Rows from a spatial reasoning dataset
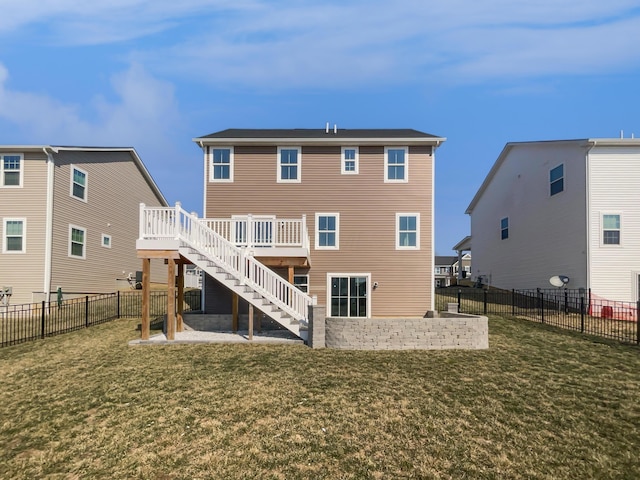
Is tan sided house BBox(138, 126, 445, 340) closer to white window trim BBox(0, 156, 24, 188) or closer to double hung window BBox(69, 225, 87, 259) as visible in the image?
double hung window BBox(69, 225, 87, 259)

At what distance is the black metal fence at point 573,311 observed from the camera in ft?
43.0

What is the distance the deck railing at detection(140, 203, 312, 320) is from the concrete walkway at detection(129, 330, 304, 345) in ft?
3.05

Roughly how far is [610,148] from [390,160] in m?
10.2

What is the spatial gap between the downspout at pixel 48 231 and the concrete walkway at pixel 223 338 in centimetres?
815

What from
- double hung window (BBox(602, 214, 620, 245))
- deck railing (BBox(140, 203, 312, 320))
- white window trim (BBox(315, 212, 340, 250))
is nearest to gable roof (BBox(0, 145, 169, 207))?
deck railing (BBox(140, 203, 312, 320))

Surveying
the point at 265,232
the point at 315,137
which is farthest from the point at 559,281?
the point at 265,232

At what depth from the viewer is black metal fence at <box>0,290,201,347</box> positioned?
12711mm

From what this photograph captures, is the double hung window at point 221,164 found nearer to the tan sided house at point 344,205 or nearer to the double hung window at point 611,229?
the tan sided house at point 344,205

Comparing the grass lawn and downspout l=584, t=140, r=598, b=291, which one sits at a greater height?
downspout l=584, t=140, r=598, b=291

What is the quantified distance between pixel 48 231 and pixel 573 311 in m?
24.5

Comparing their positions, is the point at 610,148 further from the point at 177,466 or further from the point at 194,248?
the point at 177,466

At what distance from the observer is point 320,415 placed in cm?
601

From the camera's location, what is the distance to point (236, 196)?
50.7 ft

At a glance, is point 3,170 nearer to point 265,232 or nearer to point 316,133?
point 265,232
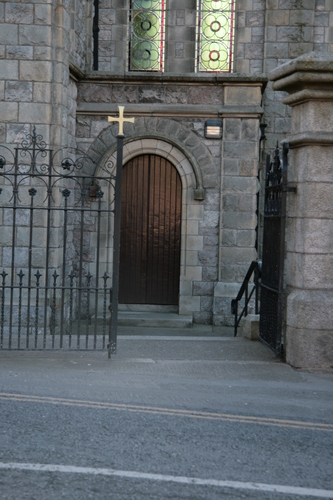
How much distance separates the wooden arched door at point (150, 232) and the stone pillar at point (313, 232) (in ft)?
19.2

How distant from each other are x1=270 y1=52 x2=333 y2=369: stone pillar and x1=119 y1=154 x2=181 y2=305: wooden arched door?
5.87 metres

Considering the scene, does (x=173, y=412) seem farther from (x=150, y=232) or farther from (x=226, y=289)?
(x=150, y=232)

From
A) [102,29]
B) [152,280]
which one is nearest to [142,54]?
[102,29]

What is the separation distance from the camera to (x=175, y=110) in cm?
1327

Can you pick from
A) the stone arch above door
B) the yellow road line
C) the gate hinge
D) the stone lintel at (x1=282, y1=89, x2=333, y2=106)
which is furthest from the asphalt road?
the stone arch above door

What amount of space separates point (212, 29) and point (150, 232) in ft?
12.5

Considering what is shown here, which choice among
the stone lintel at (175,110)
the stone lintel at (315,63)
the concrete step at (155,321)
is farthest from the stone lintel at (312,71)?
the concrete step at (155,321)

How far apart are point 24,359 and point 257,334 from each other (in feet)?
10.2

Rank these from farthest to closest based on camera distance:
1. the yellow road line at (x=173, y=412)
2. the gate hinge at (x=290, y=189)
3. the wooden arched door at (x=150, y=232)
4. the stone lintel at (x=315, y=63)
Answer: the wooden arched door at (x=150, y=232) < the gate hinge at (x=290, y=189) < the stone lintel at (x=315, y=63) < the yellow road line at (x=173, y=412)

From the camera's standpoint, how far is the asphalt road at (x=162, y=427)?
181 inches

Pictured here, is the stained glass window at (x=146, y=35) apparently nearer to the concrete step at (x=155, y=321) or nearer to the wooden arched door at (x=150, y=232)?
the wooden arched door at (x=150, y=232)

## EXERCISE DIRECTIONS
Render every line of the items above as a numbered list, skipping blank lines. Leave the pictures out of your answer.

## COMPLETE OUTPUT
1. Is tan sided house BBox(138, 126, 445, 340) closer to white window trim BBox(0, 156, 24, 188) or closer to double hung window BBox(69, 225, 87, 259) as visible in the image?
2. double hung window BBox(69, 225, 87, 259)
3. At what distance is the black metal fence at point 573,311 observed from the camera in ft?
4. 43.0
5. What is the distance the deck railing at detection(140, 203, 312, 320) is from the concrete walkway at detection(129, 330, 304, 345) in ft?
6. 3.05
7. Roughly how far is [610,148] from [390,160] in m?
8. 10.2
9. What is the spatial gap between the downspout at pixel 48 231 and the concrete walkway at pixel 223 338 in centimetres?
10. 815
11. What from
12. - double hung window (BBox(602, 214, 620, 245))
13. - deck railing (BBox(140, 203, 312, 320))
14. - white window trim (BBox(315, 212, 340, 250))
15. is nearest to gable roof (BBox(0, 145, 169, 207))?
16. deck railing (BBox(140, 203, 312, 320))
17. Surveying
18. the point at 265,232
19. the point at 315,137
20. which is farthest from the point at 559,281?
21. the point at 265,232
22. At what depth from the viewer is black metal fence at <box>0,290,201,347</box> positioned?
23. 12711mm
24. From what this photograph captures, is the double hung window at point 221,164 found nearer to the tan sided house at point 344,205 or nearer to the double hung window at point 611,229?
25. the tan sided house at point 344,205
26. Comparing the grass lawn and downspout l=584, t=140, r=598, b=291, which one sits at a greater height?
27. downspout l=584, t=140, r=598, b=291
28. What is the quantified distance between pixel 48 231 and pixel 573 311 in m?
29. 24.5
30. Comparing their positions, is the point at 610,148 further from the point at 177,466 or further from the point at 194,248?
31. the point at 177,466
32. At what distance from the observer is point 320,415 placed in cm?
33. 601
34. From the camera's location, what is the distance to point (236, 196)?
35. 50.7 ft
36. At a glance, is point 3,170 nearer to point 265,232 or nearer to point 316,133?
37. point 265,232
38. How much distance separates the wooden arched door at point (150, 232) and the stone pillar at point (313, 232) (in ft)?
39. 19.2
40. How distant from each other are x1=270 y1=52 x2=333 y2=369: stone pillar and x1=119 y1=154 x2=181 y2=305: wooden arched door?
41. 5.87 metres
42. Considering the scene, does (x=173, y=412) seem farther from (x=150, y=232) or farther from (x=226, y=289)?
43. (x=150, y=232)
44. From
45. A) [102,29]
46. B) [152,280]
47. which one is nearest to [142,54]?
48. [102,29]
49. What is the separation distance from the camera to (x=175, y=110) in cm?
50. 1327
51. Can you pick from
52. A) the stone arch above door
53. B) the yellow road line
54. C) the gate hinge
55. D) the stone lintel at (x1=282, y1=89, x2=333, y2=106)
56. which is furthest from the asphalt road?
57. the stone arch above door
58. What amount of space separates point (212, 29) and point (150, 232) in ft?
59. 12.5
60. Considering what is shown here, which choice among
61. the stone lintel at (175,110)
62. the stone lintel at (315,63)
63. the concrete step at (155,321)
64. is farthest from the stone lintel at (312,71)?
65. the concrete step at (155,321)
66. How far apart are point 24,359 and point 257,334 from each other (in feet)?
67. 10.2
68. Rank these from farthest to closest based on camera distance:
69. 1. the yellow road line at (x=173, y=412)
70. 2. the gate hinge at (x=290, y=189)
71. 3. the wooden arched door at (x=150, y=232)
72. 4. the stone lintel at (x=315, y=63)
73. Answer: the wooden arched door at (x=150, y=232) < the gate hinge at (x=290, y=189) < the stone lintel at (x=315, y=63) < the yellow road line at (x=173, y=412)
74. From the camera's standpoint, how far is the asphalt road at (x=162, y=427)?
75. 181 inches
76. Pictured here, is the stained glass window at (x=146, y=35) apparently nearer to the concrete step at (x=155, y=321) or nearer to the wooden arched door at (x=150, y=232)?
77. the wooden arched door at (x=150, y=232)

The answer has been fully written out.